Despite regular reports to the contrary, the negative effects of alcohol on breast cancer are numerous and well documented.

From local to national media, there's no shortage of sensationalist headlines saying that red wine can stop breast cancer.

Please - don’t pop open a bottle and celebrate. Yes, a recent study concluded that a chemical in grapes, resveratrol, can block the growth of some breast cancers cells. But the negative effects of alcohol on breast cancer are numerous and well documented. According to the American Cancer Society, even one drink per day increases the risk of breast cancer, and the risk gets even greater with more drinks. An editorial in the Journal of the National Cancer Institute said "from a standpoint of cancer risk, the message could not be clearer. There is no level of alcohol consumption that can be considered safe."

It is irresponsible to report on a study about resveratrol and jump right to red wine. The researchers did not study the effects of red wine, but rather the effects of one chemical in a test tube. Why not say that a glass of grape juice per day is the ticket? The resveratrol content is the same.

A San Francisco Chronicle report many years ago heralded the great news, “Pizza Found to Reduce Prostate Cancer in Men.” It wasn’t until the last paragraph that it mentioned that it was the antioxidant Lycopene in the tomatoes used to make the pizza sauce that had a protective effect.

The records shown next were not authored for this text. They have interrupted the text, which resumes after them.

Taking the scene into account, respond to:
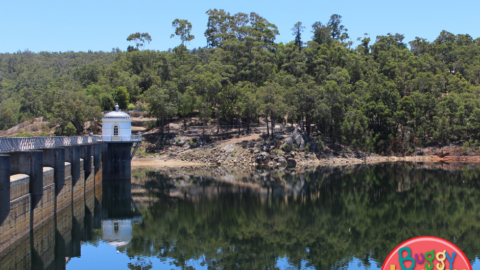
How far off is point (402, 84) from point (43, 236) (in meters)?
87.8

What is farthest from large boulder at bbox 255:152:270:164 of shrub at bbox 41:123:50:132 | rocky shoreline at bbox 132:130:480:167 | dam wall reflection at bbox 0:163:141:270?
shrub at bbox 41:123:50:132

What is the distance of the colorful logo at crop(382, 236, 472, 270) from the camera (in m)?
7.34

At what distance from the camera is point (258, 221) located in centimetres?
3253

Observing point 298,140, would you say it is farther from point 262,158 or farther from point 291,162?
point 262,158

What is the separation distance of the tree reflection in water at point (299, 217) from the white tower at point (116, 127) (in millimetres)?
6610

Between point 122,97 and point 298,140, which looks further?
point 122,97

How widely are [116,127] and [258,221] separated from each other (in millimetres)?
27792

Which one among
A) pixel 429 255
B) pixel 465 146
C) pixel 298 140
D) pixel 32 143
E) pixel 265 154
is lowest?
pixel 265 154

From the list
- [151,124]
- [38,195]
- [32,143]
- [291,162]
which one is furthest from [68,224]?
[151,124]

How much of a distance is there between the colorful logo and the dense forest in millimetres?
64187

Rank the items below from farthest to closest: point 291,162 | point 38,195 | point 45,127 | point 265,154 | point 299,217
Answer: point 45,127, point 291,162, point 265,154, point 299,217, point 38,195

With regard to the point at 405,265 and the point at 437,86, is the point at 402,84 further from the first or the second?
the point at 405,265

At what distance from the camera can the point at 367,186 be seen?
49188 mm

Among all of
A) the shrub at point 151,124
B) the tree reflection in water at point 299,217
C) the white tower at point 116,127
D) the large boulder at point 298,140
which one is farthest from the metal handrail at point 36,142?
the large boulder at point 298,140
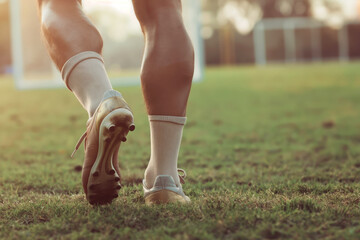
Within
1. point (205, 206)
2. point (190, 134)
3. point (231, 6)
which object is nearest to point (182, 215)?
point (205, 206)

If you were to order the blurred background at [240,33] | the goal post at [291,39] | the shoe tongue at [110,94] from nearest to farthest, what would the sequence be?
the shoe tongue at [110,94] → the blurred background at [240,33] → the goal post at [291,39]

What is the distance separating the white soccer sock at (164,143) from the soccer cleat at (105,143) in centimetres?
16

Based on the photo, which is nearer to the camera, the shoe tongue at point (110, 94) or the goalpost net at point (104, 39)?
the shoe tongue at point (110, 94)

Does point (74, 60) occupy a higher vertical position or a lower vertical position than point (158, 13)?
lower

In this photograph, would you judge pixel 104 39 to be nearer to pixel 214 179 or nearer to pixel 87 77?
pixel 214 179

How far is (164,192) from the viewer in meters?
1.54

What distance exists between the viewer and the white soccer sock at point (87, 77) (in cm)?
152

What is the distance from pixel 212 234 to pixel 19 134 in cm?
296

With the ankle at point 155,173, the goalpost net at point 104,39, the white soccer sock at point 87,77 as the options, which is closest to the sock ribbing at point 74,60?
the white soccer sock at point 87,77

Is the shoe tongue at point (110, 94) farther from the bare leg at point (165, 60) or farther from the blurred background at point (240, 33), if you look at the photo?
the blurred background at point (240, 33)

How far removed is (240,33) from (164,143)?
21.2 metres

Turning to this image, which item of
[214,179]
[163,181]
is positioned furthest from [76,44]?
[214,179]

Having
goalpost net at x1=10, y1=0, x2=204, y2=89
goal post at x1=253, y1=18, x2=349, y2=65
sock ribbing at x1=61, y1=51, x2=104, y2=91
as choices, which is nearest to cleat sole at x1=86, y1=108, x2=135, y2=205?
sock ribbing at x1=61, y1=51, x2=104, y2=91

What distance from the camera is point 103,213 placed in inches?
56.5
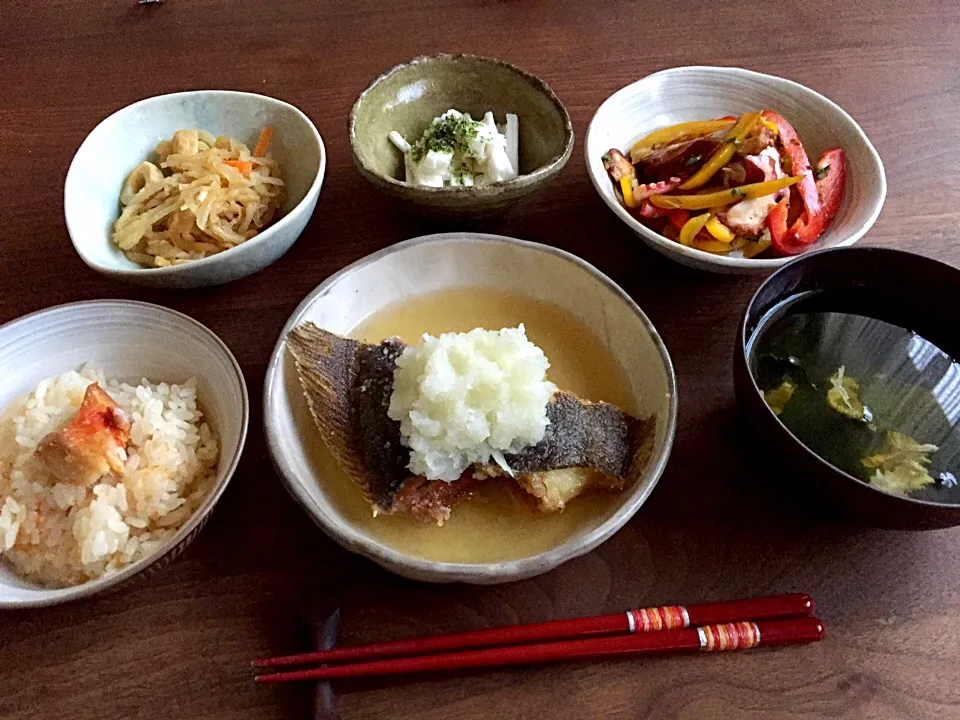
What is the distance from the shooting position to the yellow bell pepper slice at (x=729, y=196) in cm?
156

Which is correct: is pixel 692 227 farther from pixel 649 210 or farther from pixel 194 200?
pixel 194 200

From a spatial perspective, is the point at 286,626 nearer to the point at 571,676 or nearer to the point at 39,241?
the point at 571,676

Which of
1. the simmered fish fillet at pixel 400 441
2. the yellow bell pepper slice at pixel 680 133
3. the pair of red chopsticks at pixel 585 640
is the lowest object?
the pair of red chopsticks at pixel 585 640

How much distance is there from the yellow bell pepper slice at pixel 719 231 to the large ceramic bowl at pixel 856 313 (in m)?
0.22

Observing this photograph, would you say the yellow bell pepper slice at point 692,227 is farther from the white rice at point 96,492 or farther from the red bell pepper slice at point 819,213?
the white rice at point 96,492

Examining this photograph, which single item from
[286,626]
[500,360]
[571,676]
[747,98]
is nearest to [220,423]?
A: [286,626]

But how many guys celebrated with a couple of slices of cheese and pepperoni?

It is important to be a critical consumer of information, especially around health. There are too many people out to sell you anything, even if it’s just a newspaper. There’s a new superfood or supplement every day. Don’t think that some powerful agricultural boards aren’t thinking how they can market their crop as the next big thing. There’s a lot of PR going in to those bottles, so beware.

As for breast cancer, it is Breast Cancer Awareness Month after all, the American Cancer Society says to limit alcohol use, exercise regularly and stay at a healthy weight. "It's not clear at this time whether chemicals that have estrogen-like properties (like those found in some plastic bottles or certain cosmetics and personal care products) increase breast cancer risk," the organization said in a statement. "If there is an increased risk, it is likely to be very small. Women who choose to breast-feed for at least several months may also reduce their breast cancer risk. Not using hormone therapy after menopause can also help you avoid raising your risk.” They also encourage women to be tested so as to find cancers at an earlier and more treatable stage.

All very good advice. As for the wine, although there is enough science to say it’s good for our hearts, it also raises our cancer risk. Pour yourself a glass of grape juice - it’s a superfood.

Cathey October 06, 2011 at 04:38 PM
Alcohol, especially wine or sugary mixed drinks, spikes blood sugar and puts people more at risk for cancer. It is well documented that cancer feeds selectively on sugar (the Warburg Effect). That's why before PET scans, which tests for cancer, patients are given an injection of a tracer that contains sugar and radioactive chemicals. Then the sugar uptake is measured in all parts of the body. If there is an area with high sugar uptake, it is considered suspicious for cancer. Refined sugar and even simple starches (white flour, white potatoes) are also high glycemic and spike blood sugar, as well.